1. Open weights are genuinely valuable. Researchers, startups, and developers worldwide are fine-tuning Llama, Gemma, and Mistral models to build things that would have been impossible two years ago. That's real.

2. Training data is legally radioactive. These models are trained on datasets that include copyrighted material, personal information, and web-scraped content. Releasing that data isn't just impractical — it could be illegal in multiple jurisdictions.

3. Perfect is the enemy of good. If we gatekeep the term "open source" so aggressively that companies stop releasing anything, we all lose.

I hear all of that. And I agree that the release of model weights represents a meaningful contribution to the AI ecosystem. What I reject is the labeling.

You can call it "open weights." You can call it "community-available." You can call it "source-available" — a term the software world already uses for code that's visible but not fully open. There are perfectly good, honest terms for what's happening.

But calling it "open source" when it fails the definition? That's not generosity. That's brand strategy.

The Real Stakes: Who Benefits From the Confusion?

Follow the money and it gets crystal clear.

Meta releases Llama as "open source" and gets:

A massive developer ecosystem building on their architecture (not OpenAI's, not Google's)
Regulatory cover in the EU and beyond
A reputation as the "good guy" of AI — the democratizer, the people's champion
Free QA, fine-tuning, and feedback from thousands of researchers worldwide

All while retaining the most valuable asset — the training data, the pipeline, and the knowledge of how to build the next model.

"Companies are essentially getting free R&D labor by releasing weights while keeping the secret sauce proprietary.
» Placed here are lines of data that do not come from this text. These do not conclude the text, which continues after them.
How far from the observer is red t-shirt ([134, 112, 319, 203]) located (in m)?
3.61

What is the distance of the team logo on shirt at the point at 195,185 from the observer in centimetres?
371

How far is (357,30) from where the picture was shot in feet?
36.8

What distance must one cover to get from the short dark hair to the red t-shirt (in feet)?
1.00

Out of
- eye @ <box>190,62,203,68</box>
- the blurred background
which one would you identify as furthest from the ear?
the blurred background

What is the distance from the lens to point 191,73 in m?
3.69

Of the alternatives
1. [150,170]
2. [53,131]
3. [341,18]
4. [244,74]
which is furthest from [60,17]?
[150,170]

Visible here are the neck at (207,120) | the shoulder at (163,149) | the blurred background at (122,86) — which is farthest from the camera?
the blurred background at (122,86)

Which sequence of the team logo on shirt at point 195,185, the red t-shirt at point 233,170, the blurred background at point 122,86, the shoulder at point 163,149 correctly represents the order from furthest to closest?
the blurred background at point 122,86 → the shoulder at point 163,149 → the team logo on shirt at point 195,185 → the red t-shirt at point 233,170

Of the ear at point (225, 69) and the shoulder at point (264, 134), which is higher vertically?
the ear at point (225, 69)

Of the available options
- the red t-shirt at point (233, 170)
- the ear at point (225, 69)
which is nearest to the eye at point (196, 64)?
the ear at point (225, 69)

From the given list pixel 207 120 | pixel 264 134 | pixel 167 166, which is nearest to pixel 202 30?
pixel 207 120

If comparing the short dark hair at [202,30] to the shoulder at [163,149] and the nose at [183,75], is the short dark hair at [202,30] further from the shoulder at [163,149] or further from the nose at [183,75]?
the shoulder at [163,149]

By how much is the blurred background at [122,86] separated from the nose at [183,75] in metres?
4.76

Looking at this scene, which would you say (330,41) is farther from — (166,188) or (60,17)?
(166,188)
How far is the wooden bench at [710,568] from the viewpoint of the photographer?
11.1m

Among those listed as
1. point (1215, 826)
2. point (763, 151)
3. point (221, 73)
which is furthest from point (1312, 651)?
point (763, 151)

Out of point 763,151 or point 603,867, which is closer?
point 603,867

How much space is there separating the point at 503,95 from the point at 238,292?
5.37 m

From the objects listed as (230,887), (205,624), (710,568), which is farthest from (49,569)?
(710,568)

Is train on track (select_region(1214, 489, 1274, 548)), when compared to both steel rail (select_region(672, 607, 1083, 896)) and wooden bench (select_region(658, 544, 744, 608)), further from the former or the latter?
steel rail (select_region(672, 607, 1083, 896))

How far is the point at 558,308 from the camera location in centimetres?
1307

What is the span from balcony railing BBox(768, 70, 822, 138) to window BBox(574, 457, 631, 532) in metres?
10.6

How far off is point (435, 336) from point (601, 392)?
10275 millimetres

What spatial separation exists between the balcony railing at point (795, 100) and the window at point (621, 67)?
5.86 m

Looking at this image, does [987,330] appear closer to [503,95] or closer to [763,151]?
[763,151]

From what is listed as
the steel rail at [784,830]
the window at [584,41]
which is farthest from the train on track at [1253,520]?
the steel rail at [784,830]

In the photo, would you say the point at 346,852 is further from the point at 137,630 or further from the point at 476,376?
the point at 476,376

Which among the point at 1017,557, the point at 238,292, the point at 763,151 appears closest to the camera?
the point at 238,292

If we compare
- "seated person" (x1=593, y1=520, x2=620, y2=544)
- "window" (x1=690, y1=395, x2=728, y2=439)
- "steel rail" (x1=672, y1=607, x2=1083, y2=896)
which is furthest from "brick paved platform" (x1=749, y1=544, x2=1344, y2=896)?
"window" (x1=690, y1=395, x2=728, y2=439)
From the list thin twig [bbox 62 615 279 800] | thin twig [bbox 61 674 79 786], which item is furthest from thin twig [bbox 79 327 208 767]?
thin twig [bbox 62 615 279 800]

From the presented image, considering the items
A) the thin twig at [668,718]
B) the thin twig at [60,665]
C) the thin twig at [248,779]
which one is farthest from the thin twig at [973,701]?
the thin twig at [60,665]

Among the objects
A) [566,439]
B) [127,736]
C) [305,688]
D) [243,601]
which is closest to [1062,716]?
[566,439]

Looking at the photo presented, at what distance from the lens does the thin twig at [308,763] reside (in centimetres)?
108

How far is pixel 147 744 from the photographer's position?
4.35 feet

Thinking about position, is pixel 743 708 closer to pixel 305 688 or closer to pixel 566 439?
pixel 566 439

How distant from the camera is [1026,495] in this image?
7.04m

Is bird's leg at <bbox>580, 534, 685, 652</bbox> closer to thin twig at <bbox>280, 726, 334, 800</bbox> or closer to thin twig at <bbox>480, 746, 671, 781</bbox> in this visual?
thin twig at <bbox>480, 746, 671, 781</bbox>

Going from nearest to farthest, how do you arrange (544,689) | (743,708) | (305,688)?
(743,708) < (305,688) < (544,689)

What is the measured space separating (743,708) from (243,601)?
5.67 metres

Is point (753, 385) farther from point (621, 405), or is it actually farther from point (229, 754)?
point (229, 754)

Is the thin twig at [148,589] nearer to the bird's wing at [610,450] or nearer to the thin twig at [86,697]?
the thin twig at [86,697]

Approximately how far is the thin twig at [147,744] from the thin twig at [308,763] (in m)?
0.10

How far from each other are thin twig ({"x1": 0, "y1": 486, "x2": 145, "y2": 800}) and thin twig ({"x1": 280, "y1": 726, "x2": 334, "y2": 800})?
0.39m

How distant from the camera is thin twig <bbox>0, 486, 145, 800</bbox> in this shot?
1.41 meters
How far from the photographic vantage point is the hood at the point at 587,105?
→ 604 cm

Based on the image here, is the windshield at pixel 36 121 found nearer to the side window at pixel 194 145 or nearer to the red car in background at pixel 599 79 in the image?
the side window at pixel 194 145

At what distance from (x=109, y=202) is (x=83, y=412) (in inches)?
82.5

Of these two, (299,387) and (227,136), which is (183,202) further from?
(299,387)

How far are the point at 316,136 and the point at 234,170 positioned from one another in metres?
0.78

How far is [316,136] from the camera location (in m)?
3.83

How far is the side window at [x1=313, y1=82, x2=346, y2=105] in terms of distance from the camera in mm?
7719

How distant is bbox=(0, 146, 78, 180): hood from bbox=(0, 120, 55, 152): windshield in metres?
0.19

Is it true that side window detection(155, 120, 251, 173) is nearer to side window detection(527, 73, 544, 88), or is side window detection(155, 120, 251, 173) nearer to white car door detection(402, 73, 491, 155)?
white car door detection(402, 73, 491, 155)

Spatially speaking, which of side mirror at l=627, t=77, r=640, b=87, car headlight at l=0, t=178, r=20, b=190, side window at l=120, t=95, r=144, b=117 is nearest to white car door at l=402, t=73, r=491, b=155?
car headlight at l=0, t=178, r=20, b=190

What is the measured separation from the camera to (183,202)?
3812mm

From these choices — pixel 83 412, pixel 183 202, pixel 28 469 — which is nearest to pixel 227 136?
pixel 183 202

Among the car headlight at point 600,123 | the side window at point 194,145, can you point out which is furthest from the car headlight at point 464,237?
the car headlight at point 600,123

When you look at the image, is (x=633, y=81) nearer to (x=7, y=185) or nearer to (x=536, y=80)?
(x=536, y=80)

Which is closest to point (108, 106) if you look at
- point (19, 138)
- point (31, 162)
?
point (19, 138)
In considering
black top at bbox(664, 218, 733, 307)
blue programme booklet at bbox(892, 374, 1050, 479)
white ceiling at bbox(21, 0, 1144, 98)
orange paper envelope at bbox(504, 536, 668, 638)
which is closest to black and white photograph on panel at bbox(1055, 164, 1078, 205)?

That's a brilliant business strategy. It's just not open source." — Shayne Longpre, MIT researcher and lead author of the Data Provenance Initiative [⁶]

A 2024 analysis from the Data Provenance Initiative found that the documentation around training data for major "open" models had actually gotten worse over time, not better — with key datasets becoming more restricted even as companies trumpeted their openness [⁶].

What I'd Actually Like to See

I'm not calling for companies to stop releasing weights. Please keep doing that. I'm calling for three simple things:

Use honest terminology. If you release weights but not data, call it "open-weight." The AI community is smart enough to handle nuance.
Regulators should define terms precisely. The EU AI Act's open-source exemption should require compliance with the OSI's Open Source AI Definition, not accept whatever label a company's PR team invents [³].
Invest in truly open alternatives. Projects like EleutherAI, BigScience's BLOOM, and Allen AI's OLMo — which actually release training data, code, and weights — deserve way more attention and funding than they get [⁷]. If you want to see what real open-source AI looks like, start there.

The Bottom Line

Language shapes power. When we let the biggest companies in the world redefine "open source" to mean whatever's convenient for their quarterly strategy, we lose a term that meant something — a term that powered Linux, Firefox, Wikipedia, and an entire philosophy of building technology together.

The AI industry's open-weight releases are valuable. They are not open source. And until we start being precise about the difference, we're doing Big Tech's marketing for free.

Don't fall for the label. Read the license.